ARBÖ und VKI: Ein Drittel scheiterte am Werkstätten-Test

Autofahrerinnen und Autofahrer haben nun bessere Karten, um Reparaturkosten zu mindern

Wien (OTS) - Ein Drittel der Werkstätten konnte den versteckten Fehler nicht entdecken und scheiterte am Werkstätten-Test, den der Verein für Konsumenteninformation (VKI) im Auftrag des ARBÖ und des Bundesministeriums für Arbeit, Soziales und Konsumentenschutz durchgeführt hat. "Die gebotene Leistungen sind von höchst unterschiedlicher Qualität, selbst in den sogenannten Markenwerkstätten. Die verrechneten Reparaturkosten schwankten zwischen Gratishilfe und 81 Euro", brachten ARBÖ-Geschäftsführer Leo Musil und VKI-Geschäftsführer Ing. Franz Floss die Kernergebnisse des Werkstätten-Tests am Mittwoch in einer Pressekonferenz auf den Punkt. Seit 1. Juni 2010 haben die Autofahrerinnen und Autofahrer aber bessere Karten in der Hand, die Autoreparaturkosten zu senken.

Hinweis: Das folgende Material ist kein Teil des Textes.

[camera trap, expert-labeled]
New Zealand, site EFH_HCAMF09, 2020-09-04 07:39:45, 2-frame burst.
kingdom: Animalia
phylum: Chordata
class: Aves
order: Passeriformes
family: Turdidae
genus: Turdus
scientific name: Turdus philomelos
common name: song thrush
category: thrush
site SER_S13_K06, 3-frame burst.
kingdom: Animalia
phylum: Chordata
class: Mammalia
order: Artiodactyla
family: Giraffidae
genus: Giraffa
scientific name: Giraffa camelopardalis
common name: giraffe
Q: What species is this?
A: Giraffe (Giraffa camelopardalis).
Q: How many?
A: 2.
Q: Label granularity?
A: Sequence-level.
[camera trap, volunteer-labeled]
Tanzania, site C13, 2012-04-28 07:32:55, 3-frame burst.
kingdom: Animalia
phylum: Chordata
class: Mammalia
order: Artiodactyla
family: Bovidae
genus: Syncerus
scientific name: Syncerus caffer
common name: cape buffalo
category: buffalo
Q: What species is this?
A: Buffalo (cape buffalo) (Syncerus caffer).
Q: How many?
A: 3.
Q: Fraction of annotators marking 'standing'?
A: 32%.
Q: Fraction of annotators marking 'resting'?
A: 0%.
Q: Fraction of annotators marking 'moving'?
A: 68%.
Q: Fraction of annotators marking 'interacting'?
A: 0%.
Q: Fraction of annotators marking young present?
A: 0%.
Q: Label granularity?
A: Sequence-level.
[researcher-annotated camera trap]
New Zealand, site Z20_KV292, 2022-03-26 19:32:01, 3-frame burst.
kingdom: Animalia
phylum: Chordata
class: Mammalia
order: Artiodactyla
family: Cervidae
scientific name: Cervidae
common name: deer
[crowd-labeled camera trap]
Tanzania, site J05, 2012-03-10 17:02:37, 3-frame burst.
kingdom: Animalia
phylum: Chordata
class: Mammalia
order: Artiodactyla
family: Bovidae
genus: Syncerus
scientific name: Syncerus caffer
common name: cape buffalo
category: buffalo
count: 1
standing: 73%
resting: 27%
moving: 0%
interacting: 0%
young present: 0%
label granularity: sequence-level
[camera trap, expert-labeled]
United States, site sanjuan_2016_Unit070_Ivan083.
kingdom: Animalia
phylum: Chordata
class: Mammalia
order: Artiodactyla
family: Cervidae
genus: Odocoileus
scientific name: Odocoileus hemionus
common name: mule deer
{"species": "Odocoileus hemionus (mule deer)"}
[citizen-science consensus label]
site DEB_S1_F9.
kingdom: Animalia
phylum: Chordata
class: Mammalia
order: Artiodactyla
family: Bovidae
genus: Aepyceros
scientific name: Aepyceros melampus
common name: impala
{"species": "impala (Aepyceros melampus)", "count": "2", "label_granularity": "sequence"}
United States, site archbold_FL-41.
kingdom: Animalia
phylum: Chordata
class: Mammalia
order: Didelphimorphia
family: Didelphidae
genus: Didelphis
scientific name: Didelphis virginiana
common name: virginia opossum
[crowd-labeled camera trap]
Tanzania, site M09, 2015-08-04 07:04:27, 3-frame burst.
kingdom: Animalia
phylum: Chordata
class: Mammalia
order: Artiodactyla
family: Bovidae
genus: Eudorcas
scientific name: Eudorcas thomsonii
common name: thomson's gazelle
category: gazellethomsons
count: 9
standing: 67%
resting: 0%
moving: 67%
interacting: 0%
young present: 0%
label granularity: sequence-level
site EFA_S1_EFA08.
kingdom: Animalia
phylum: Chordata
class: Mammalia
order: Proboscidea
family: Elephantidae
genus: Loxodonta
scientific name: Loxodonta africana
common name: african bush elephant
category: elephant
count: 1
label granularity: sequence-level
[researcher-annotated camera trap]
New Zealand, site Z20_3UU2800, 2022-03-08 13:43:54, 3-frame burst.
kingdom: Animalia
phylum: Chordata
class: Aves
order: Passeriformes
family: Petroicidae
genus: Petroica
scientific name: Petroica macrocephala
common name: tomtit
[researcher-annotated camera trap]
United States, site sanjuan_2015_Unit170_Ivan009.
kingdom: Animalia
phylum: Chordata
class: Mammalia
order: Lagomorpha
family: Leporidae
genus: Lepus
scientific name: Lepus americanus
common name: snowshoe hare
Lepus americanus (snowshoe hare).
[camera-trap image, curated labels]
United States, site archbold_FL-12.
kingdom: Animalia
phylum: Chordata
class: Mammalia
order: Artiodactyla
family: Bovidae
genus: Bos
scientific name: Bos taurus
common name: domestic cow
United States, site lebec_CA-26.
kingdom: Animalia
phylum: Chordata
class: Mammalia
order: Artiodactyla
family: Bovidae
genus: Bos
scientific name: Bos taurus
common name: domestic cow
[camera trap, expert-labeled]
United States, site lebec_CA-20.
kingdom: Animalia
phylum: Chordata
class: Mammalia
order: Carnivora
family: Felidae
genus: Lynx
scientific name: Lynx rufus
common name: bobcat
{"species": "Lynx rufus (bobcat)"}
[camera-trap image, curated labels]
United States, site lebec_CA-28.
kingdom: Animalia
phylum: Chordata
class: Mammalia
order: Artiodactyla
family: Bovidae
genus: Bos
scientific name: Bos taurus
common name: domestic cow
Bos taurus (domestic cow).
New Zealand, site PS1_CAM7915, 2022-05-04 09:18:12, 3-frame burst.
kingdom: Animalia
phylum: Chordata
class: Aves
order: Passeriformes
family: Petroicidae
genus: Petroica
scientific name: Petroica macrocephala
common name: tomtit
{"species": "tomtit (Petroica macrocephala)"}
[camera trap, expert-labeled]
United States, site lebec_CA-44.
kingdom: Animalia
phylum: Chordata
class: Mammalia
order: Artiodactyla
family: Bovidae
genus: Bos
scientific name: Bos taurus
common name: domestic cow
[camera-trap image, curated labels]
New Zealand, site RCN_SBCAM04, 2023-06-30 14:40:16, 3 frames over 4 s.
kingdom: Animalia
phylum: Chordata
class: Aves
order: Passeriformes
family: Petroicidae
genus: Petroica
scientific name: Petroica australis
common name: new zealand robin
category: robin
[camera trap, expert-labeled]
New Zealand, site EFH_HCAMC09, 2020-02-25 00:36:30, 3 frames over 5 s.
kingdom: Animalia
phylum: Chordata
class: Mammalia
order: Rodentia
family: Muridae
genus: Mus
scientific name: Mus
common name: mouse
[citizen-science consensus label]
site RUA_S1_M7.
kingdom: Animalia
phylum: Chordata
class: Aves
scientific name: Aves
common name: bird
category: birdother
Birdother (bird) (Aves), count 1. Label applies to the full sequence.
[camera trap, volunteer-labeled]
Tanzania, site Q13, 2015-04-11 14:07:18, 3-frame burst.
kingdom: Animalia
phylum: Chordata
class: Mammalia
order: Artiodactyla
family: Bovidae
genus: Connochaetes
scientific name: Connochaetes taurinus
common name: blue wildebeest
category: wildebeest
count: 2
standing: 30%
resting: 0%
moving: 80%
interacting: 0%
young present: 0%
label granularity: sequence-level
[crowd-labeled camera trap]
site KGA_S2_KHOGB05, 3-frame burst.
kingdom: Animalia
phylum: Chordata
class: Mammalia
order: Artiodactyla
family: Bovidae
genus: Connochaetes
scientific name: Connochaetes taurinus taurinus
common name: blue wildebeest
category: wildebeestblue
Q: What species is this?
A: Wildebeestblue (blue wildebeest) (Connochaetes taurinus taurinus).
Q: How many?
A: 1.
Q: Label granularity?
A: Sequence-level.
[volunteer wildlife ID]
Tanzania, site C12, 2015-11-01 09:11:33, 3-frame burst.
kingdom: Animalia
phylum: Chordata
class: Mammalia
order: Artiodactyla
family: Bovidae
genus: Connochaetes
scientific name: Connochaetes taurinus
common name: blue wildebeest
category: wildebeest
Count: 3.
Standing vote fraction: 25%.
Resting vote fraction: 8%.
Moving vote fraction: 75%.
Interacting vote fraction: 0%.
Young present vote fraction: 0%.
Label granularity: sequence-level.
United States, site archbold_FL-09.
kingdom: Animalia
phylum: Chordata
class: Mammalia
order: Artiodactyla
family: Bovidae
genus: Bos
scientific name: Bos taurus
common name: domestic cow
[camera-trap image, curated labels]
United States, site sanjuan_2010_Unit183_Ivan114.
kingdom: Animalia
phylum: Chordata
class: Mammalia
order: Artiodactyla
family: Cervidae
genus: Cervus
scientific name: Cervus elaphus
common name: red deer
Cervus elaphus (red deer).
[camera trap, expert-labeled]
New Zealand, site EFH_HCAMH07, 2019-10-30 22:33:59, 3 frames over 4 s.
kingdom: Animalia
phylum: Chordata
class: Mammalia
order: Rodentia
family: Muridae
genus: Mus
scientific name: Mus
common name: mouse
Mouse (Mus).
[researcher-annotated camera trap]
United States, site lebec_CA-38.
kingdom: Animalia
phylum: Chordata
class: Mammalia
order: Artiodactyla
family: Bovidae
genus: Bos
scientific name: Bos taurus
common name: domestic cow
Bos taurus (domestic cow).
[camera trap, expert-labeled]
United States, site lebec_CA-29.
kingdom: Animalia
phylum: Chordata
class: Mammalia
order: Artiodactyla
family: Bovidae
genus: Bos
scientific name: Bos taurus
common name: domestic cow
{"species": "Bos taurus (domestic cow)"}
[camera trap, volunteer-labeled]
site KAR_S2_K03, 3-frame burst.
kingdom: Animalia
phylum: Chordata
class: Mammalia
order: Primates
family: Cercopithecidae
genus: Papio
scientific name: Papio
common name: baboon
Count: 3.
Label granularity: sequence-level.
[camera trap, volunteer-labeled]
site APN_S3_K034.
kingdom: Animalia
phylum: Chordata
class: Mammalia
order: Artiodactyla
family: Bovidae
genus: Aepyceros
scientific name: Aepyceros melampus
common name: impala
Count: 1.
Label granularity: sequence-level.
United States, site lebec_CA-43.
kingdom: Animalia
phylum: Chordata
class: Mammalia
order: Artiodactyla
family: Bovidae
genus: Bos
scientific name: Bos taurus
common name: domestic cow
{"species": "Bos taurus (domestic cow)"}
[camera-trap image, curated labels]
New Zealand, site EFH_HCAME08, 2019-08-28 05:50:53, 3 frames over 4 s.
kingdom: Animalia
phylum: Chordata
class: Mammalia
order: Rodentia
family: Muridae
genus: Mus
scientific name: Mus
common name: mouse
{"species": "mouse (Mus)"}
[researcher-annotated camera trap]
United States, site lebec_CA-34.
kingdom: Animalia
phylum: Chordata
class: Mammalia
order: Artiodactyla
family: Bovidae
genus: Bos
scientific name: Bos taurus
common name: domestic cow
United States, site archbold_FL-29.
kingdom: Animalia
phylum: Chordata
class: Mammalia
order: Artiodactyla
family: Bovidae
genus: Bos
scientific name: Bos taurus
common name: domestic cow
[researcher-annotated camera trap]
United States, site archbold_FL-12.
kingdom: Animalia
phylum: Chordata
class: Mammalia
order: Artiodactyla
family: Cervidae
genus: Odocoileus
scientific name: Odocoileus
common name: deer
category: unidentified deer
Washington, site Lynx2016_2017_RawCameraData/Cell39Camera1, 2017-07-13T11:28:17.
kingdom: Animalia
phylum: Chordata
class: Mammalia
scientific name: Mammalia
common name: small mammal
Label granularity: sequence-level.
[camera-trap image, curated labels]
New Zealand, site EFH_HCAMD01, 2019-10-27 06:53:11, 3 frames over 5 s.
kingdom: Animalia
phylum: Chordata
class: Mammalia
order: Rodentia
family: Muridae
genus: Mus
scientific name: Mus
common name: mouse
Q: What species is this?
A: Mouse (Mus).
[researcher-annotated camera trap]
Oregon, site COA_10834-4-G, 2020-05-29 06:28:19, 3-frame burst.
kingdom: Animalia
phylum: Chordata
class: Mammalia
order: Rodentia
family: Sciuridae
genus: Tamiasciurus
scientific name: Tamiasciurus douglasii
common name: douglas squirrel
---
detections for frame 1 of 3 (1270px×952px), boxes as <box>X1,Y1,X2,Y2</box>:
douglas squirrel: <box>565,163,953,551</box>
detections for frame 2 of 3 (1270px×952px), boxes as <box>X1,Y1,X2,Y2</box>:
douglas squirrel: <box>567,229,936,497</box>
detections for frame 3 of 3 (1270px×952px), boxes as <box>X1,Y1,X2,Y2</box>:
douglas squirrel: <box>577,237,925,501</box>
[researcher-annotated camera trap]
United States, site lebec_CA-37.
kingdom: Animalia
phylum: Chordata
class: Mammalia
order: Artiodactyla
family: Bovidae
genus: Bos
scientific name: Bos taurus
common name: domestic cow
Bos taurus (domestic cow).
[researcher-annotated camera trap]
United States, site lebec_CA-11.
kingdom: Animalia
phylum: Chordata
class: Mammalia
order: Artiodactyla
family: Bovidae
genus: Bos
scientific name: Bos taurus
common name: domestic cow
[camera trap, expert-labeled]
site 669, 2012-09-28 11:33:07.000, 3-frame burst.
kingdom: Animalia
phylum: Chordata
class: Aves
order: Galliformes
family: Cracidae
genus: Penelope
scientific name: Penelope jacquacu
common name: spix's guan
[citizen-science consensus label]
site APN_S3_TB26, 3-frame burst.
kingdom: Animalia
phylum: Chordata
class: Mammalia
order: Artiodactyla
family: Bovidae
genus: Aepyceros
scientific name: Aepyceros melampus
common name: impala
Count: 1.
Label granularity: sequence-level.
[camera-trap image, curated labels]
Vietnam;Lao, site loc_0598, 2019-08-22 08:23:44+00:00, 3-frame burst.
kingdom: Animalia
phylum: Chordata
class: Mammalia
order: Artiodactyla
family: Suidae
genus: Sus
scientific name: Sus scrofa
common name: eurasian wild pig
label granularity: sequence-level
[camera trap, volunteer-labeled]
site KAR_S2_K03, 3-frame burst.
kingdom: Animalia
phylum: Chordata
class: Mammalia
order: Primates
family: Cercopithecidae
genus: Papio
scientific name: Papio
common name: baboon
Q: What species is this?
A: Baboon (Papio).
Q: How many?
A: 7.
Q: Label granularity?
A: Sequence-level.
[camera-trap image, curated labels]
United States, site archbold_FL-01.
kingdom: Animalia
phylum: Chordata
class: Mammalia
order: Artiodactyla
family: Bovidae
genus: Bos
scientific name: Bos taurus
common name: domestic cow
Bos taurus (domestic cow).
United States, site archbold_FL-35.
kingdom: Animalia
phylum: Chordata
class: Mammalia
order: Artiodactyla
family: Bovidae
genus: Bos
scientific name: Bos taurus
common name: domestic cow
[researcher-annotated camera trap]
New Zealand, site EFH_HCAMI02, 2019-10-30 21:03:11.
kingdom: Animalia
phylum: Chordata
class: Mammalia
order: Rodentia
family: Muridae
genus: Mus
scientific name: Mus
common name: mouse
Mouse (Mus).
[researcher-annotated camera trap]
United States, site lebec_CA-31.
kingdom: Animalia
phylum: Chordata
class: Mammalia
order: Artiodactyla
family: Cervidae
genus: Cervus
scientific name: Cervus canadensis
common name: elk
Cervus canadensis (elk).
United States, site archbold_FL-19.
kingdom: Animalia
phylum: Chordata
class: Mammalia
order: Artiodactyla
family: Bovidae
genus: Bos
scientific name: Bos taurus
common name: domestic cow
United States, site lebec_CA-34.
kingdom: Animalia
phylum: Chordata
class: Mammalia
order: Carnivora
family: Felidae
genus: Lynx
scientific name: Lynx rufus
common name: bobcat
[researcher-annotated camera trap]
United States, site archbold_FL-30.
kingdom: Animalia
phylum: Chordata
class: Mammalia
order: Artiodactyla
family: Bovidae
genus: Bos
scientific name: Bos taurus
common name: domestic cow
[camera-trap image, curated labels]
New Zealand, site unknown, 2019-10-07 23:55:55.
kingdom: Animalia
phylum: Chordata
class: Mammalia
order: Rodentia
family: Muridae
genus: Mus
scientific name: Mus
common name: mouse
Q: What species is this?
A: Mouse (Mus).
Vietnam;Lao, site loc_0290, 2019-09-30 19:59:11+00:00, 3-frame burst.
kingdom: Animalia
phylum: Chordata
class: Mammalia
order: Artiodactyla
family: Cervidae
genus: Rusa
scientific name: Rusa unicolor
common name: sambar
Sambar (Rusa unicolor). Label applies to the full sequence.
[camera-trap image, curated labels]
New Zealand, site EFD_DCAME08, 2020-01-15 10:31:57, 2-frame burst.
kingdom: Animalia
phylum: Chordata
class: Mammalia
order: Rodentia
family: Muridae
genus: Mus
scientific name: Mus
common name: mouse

Trotz EU-Osterweiterung sind die Reparaturkosten in Österreich in den letzten zehn Jahren ständig gestiegen. Allein die Kfz-Mechanikerstunde verteuerte sich laut Statistik Austria seit 2000 jedes Jahr um stolze vier Prozent. "Gerade in Krisenzeiten trifft das die Konsumenten besonders empfindlich, die aus Kostengründen dazu gezwungen sind, mit ihren älteren Fahrzeugen länger zu fahren", betonte Musil. Höchste Zeit, dass die EU seit 1. Juni 2010 die Position der Konsumenten entscheidend gestärkt hat. Denn nun können Autofahrerinnen und Autofahrer Service und Reparaturen auch bei unabhängigen Werkstätten durchführen lassen, ohne deswegen die vom Kfz-Hersteller gegebenen Garantien und die Gewährleistung zu verlieren. "In Österreich können nun 4,3 Millionen Besitzer von Pkw zwischen 1.900 markengebundenen und 2.000 unabhängigen Werkstätten auswählen. Es liegt an ihnen, die neuen Chancen zu nützen", so Musil.

Alltägliche Wartungsleistungen - wie z.B. Ölwechsel oder Service -müssen nicht mehr in der Markenstätte vorgenommen werden, sondern können - oft wesentlich günstiger - von einer unabhängigen Werkstatt erledigt werden, ohne Gewährleistungsansprüche oder Garantien zu verlieren. Für Reparaturen können die Werkstätten auf preiswertere Ersatzteile zurückgreifen. "Preise genau vergleichen und hart verhandeln heißt die Devise für alle Konsumenten. Im Wissen, dass Kunden abwandern könnten, wird es die eine oder andere Markenwerkstätte in Zukunft ebenfalls billiger geben", appelliert der ARBÖ-Geschäftsführer.

15 zufällig ausgewählte Werkstätten in Wien und Umgebung wurden herausgefordert

Zurück zum Werkstätten-Test: 15 zufällig ausgewählte Werkstätten in Wien und Umgebung wurden herausgefordert. Bei den Autos wurde die Sicherung des Antiblockiersystems manipuliert. Ein Fehler, der üblicherweise in 20 Minuten behoben werden kann. Ing. Floss: "Doch ein Drittel der Marken-Werkstätten gaben bei der Fehlersuche auf. Zur Ehrenrettung hat keine Einzige davon auch nur einen Cent verrechnet. Bei den anderen Werkstätten dauerte die Reparatur zwischen 20 und 50 Minuten. Die verrechneten Kosten schwankten zwischen Gratishilfe und 81 Euro. "Eine gute Werkstatt zu finden, darf nicht zu einem Glücksspiel werden. Es kostet Zeit und je länger die Fehlersuche dauert, immer mehr Geld", so der VKI-Geschäftsführer.